• [Work item] Recast the data from the line containing "CAP FERRET (Bassin" through the line containing "Chris Martin - Coldplay" as a JSON list of strings, one string per line and no strings for blank lines. Leave the pictures out of the list.

• [Source records]
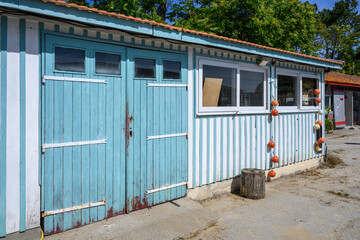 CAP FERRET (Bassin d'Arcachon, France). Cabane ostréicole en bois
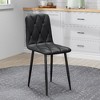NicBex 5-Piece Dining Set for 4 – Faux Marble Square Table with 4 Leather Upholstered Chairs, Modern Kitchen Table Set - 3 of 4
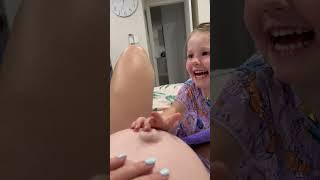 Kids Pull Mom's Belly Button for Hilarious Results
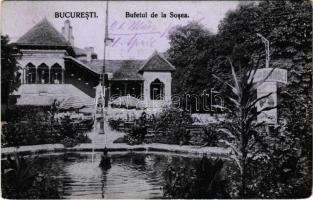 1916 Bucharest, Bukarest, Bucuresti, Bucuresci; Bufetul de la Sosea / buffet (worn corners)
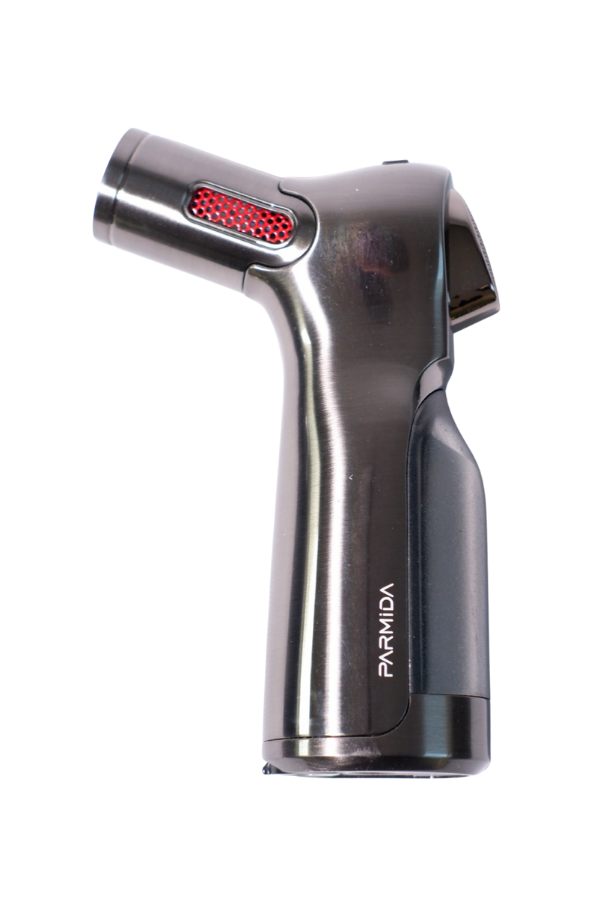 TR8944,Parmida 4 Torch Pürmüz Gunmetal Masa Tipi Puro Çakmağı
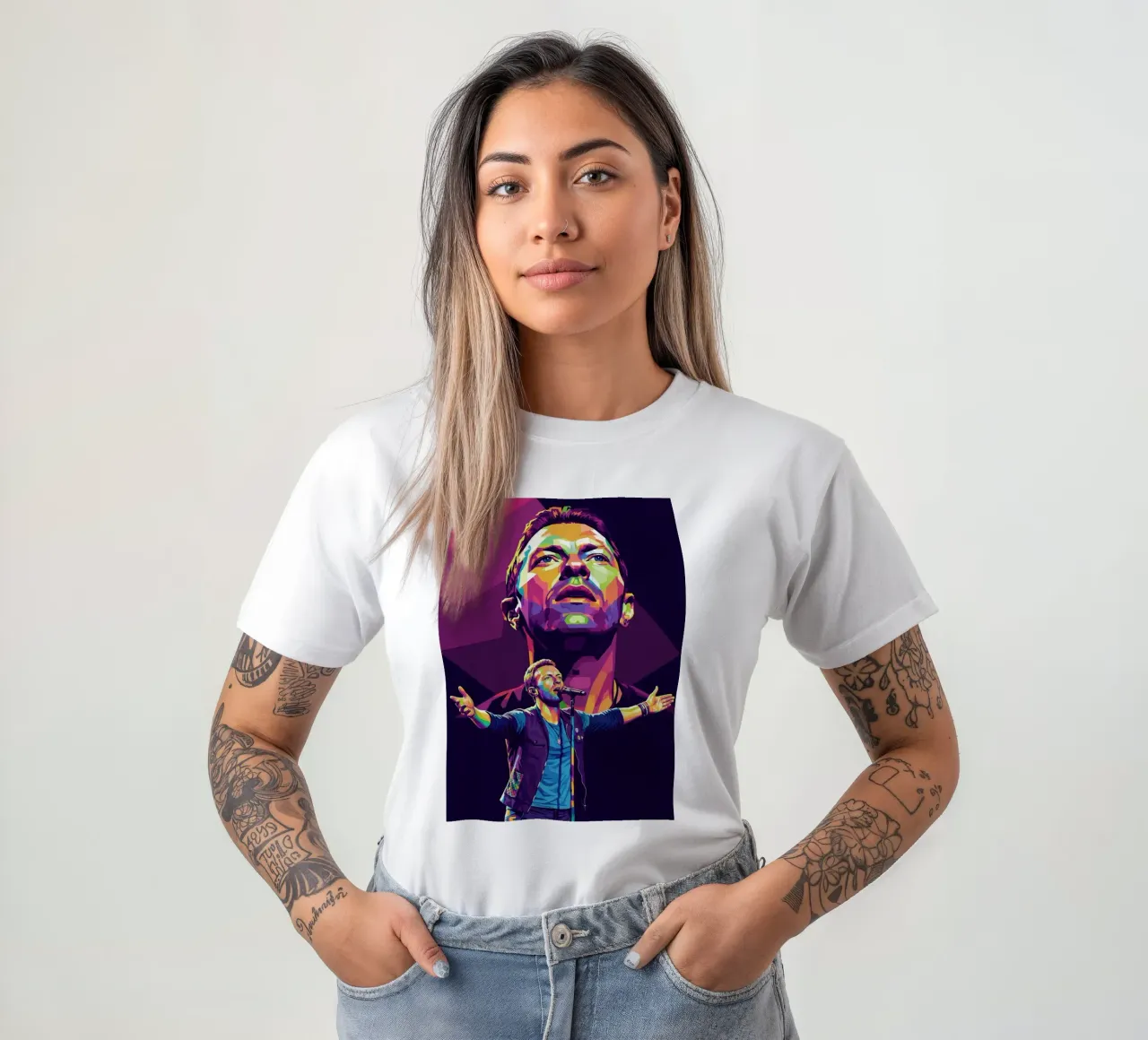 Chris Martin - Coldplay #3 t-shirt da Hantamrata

...

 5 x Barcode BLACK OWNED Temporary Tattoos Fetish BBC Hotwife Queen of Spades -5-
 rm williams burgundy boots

...

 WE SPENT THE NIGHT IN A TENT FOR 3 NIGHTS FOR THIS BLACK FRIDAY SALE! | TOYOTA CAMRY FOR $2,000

• [Response area]
[
  " CAP FERRET (Bassin d'Arcachon, France). Cabane ostréicole en bois",
  "NicBex 5-Piece Dining Set for 4 – Faux Marble Square Table with 4 Leather Upholstered Chairs, Modern Kitchen Table Set - 3 of 4",
  " Kids Pull Mom's Belly Button for Hilarious Results",
  " 1916 Bucharest, Bukarest, Bucuresti, Bucuresci; Bufetul de la Sosea / buffet (worn corners)",
  " TR8944,Parmida 4 Torch Pürmüz Gunmetal Masa Tipi Puro Çakmağı",
  " Chris Martin - Coldplay #3 t-shirt da Hantamrata"
]